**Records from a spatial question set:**
******

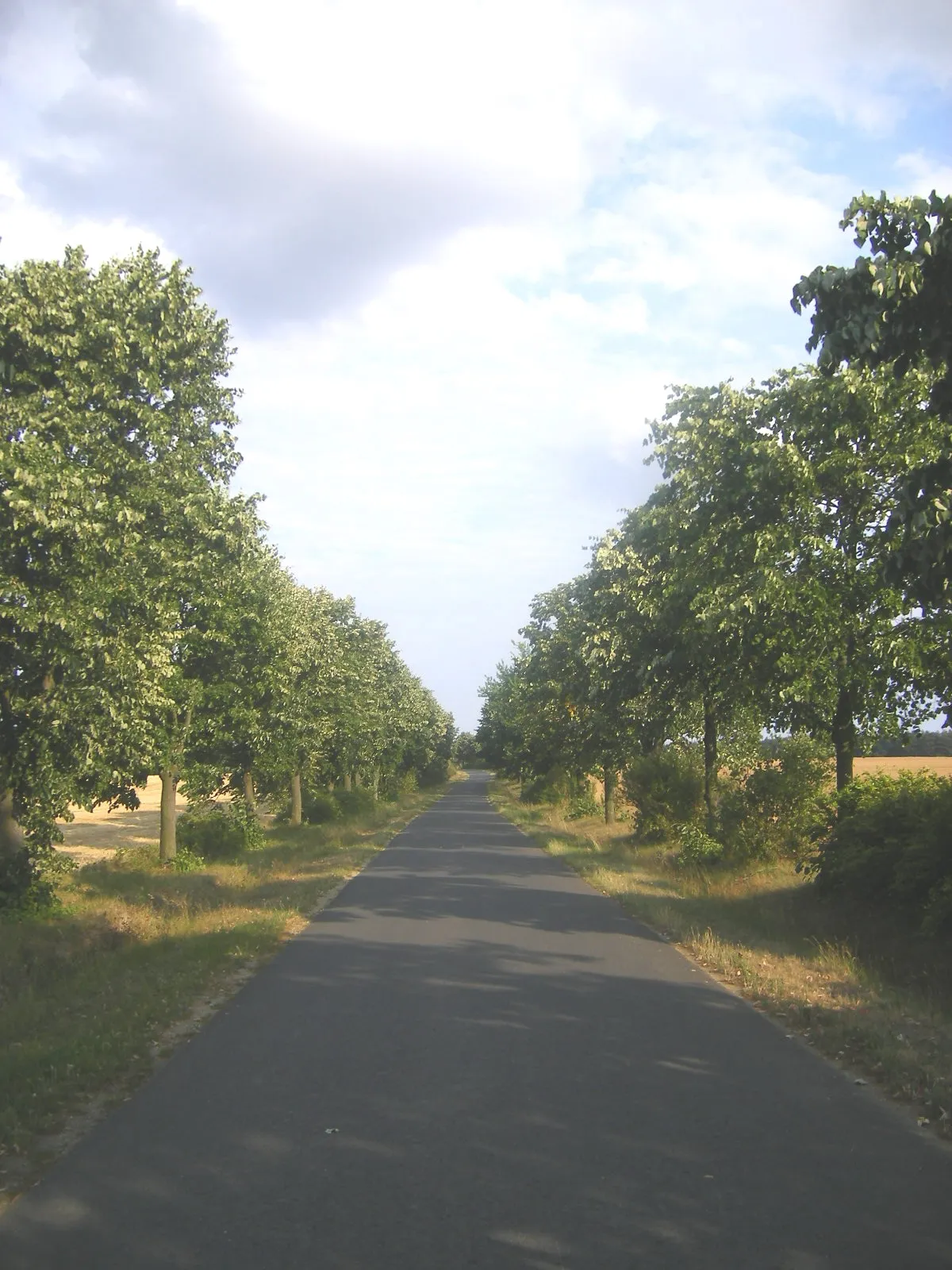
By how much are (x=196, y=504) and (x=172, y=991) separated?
36.0 feet

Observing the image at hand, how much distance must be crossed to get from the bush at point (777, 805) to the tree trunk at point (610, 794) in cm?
1673

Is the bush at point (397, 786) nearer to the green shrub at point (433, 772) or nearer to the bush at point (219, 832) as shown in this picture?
the green shrub at point (433, 772)

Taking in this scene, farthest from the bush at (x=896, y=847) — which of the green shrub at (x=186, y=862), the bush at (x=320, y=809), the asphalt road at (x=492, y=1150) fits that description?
the bush at (x=320, y=809)

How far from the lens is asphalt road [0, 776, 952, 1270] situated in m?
4.70

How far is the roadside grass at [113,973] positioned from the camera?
271 inches

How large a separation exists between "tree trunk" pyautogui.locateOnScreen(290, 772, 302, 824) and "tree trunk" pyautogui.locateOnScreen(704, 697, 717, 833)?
20.2 meters

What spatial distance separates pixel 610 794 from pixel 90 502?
91.0 feet

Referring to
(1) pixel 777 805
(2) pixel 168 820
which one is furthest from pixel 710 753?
(2) pixel 168 820

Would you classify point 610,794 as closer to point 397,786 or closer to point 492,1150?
point 492,1150

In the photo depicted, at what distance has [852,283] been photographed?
689 cm

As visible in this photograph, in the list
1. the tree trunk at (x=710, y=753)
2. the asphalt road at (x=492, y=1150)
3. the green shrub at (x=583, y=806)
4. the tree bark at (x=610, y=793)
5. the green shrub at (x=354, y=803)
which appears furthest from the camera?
the green shrub at (x=354, y=803)

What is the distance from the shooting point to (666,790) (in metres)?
29.2

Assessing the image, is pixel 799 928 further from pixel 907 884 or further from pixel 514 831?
pixel 514 831

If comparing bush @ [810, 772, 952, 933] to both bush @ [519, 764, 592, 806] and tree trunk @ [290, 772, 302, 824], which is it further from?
bush @ [519, 764, 592, 806]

******

Rewrite all of the material above with each "asphalt road" changed to "paved road" and nothing else altered. Leave the pictures out.

**RESPONSE FOR THIS EXERCISE:**
By how much are (x=196, y=504) and (x=172, y=991) separated?
36.0 feet

Observing the image at hand, how much distance must be crossed to get from the bush at point (777, 805) to the tree trunk at point (610, 794) in cm?
1673

Is the bush at point (397, 786) nearer to the green shrub at point (433, 772) or nearer to the bush at point (219, 832) as shown in this picture?
the green shrub at point (433, 772)

Taking in this scene, farthest from the bush at (x=896, y=847) — which of the green shrub at (x=186, y=862), the bush at (x=320, y=809), the paved road at (x=492, y=1150) fits that description?
the bush at (x=320, y=809)

How far from the lens is paved road [0, 776, 952, 1270] situated in m?
4.70

How far is the roadside grass at [113,973] positioned from the camera?
271 inches

How large a separation exists between "tree trunk" pyautogui.locateOnScreen(290, 772, 302, 824) and "tree trunk" pyautogui.locateOnScreen(704, 697, 717, 833)?
20.2 meters

What spatial distance separates pixel 610 794 from pixel 90 502?
91.0 feet

Referring to
(1) pixel 777 805
(2) pixel 168 820
which one is furthest from pixel 710 753?
(2) pixel 168 820

Would you classify point 610,794 as closer to point 397,786 or closer to point 492,1150?
point 492,1150

In the photo depicted, at what distance has [852,283] been photographed?
689 cm

As visible in this photograph, in the list
1. the tree trunk at (x=710, y=753)
2. the paved road at (x=492, y=1150)
3. the green shrub at (x=583, y=806)
4. the tree bark at (x=610, y=793)
5. the green shrub at (x=354, y=803)
which appears furthest from the camera?
the green shrub at (x=354, y=803)

What is the distance from the shooting point to (666,790) (in metres)?
29.2

Assessing the image, is pixel 799 928 further from pixel 907 884 or further from pixel 514 831?
pixel 514 831

If comparing bush @ [810, 772, 952, 933] to both bush @ [519, 764, 592, 806] and tree trunk @ [290, 772, 302, 824], which is it further from?
bush @ [519, 764, 592, 806]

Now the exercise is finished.